Monthly report

Macau gaming revenue down 21% in January amid junket crackdown, Covid restrictions

Reading time 2:09 min

Gaming revenue in Macau plunged 21% in January from a year earlier. Casinos in the Chinese enclave were hit both by the ongoing Covid-19 impact in tourism, and a crackdown from mainland China on the junket market, including the recent arrest of the two largest junket operators' bosses.

According to figures posted by the Gaming Inspection and Coordination Bureau, gross gaming revenue in the world’s largest gaming hub was 6.3 billion patacas ($784.7 million), reports Bloomberg.

While notably down from a year earlier, the results were still better than what was expected by analysts: the median estimate was a 31% year-on-year decline. Revenue also fell 20% from the previous month, and was also down 75% from pre-pandemic levels in 2019.

Although the industry faced during January the impact of tightened border restrictions amid a recent Covid-19 outbreak in neighboring Zhuhai, experts also credit the plunge on a crackdown on the VIP industry. Beijing has tightened control over junket operators, which offer easy credit for mainland Chinese high rollers, collecting on their debts using underground financing channels.

Levo Chan Weng Lin

Over the weekend, Macau police arrested casino junket boss Levo Chan Weng Lin, chairman and controlling shareholder of Tak Chun Group and co-chairman and CEO of Macau Legend Development. Analysts described Tak Chun Group as second only to Suncity Group in market share for pre-pandemic years in the city.

The arrest comes about two months after the arrest of Alvin Chau, head of Suncity, the largest junket operator in the market. Police said the new arrest is linked to the Suncity case, as the two groups worked together, engaging in “illicit and criminal activities.”

Beijing credits the junket market with helping transfer billions of dollars overseas, which is highly problematic for a country that has always had strict controls on capital outflows.
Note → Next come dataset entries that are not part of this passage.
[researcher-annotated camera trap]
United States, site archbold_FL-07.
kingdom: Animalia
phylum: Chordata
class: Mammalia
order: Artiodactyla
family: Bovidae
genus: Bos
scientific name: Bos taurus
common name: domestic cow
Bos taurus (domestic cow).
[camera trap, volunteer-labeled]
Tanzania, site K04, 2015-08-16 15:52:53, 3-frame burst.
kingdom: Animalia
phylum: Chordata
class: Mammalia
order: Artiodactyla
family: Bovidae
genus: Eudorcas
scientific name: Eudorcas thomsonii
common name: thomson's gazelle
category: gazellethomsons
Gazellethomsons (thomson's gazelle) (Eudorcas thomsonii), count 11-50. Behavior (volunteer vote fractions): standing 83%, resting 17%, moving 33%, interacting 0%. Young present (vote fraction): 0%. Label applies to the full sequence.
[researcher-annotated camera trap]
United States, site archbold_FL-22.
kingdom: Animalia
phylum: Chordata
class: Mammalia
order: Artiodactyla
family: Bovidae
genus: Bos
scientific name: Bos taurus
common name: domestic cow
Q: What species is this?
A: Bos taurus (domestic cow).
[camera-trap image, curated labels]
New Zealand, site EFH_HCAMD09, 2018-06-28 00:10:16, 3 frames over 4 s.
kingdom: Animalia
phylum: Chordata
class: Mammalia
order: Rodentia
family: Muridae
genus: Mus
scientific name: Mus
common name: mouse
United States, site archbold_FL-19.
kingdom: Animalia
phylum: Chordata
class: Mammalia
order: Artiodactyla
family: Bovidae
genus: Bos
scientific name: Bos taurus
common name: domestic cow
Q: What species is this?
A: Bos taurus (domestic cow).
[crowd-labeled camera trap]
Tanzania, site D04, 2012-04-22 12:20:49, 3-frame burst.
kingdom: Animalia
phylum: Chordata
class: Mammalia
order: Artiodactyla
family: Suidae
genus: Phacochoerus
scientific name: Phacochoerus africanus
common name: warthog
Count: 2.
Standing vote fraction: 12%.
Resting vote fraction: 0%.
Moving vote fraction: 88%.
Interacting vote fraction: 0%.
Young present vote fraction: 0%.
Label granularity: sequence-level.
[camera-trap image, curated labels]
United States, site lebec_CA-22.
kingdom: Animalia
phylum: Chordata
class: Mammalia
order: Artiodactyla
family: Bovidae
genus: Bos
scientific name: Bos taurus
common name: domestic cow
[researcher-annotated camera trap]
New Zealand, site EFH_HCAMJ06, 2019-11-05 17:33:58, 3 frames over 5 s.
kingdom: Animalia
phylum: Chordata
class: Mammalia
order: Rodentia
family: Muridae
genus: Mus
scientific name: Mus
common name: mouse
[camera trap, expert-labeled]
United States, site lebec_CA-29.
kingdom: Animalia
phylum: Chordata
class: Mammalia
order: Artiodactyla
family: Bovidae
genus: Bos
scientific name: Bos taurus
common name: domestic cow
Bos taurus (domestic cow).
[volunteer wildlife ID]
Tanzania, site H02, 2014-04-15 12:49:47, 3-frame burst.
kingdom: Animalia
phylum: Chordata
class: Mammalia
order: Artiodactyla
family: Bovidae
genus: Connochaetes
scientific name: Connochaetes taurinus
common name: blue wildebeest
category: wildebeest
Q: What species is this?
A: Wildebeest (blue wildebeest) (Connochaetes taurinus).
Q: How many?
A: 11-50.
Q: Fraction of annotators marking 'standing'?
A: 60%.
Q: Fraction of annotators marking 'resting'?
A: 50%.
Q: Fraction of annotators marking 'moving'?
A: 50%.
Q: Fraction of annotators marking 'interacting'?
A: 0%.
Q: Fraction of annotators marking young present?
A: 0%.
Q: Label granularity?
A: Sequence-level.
In 2020, the government described the outflows as a “national security risk.” Mainland China is now pushing for market diversification in Macau.

According to analysts cited by Bloomberg, VIP revenue is expected to fall 43% this year, while overall gaming revenue is estimated to grow about 59% year on year. February could remain lackluster, based on weak advance hotel occupancy rates. Moreover, China is tightening border restrictions to prevent Covid outbreaks prior to the Beijing Winter Olympics.

But February could also prove to be a weak month for gaming considering the Lunar New Year holidays. While traditionally a peak travel season for Chinese tourists, restrictions could mean venues in Macau will miss out on a key source of revenue.

The new revenue figures come as Macau officials debate proposed amendments to the enclave’s gaming law. The Legislative Assembly passed its first reading of the draft bill earlier this month, which is now set to be sent to the Standing Committee, where closed-door discussions are to be held starting this month.

Officials are set to keep the number of licenses at the current number of six, while introducing stricter control over the industry. This includes reviewing casino operations every three years, introducing a minimum revenue requirement, and new controls over the junket market, including a ban on dedicated VIP rooms in casinos.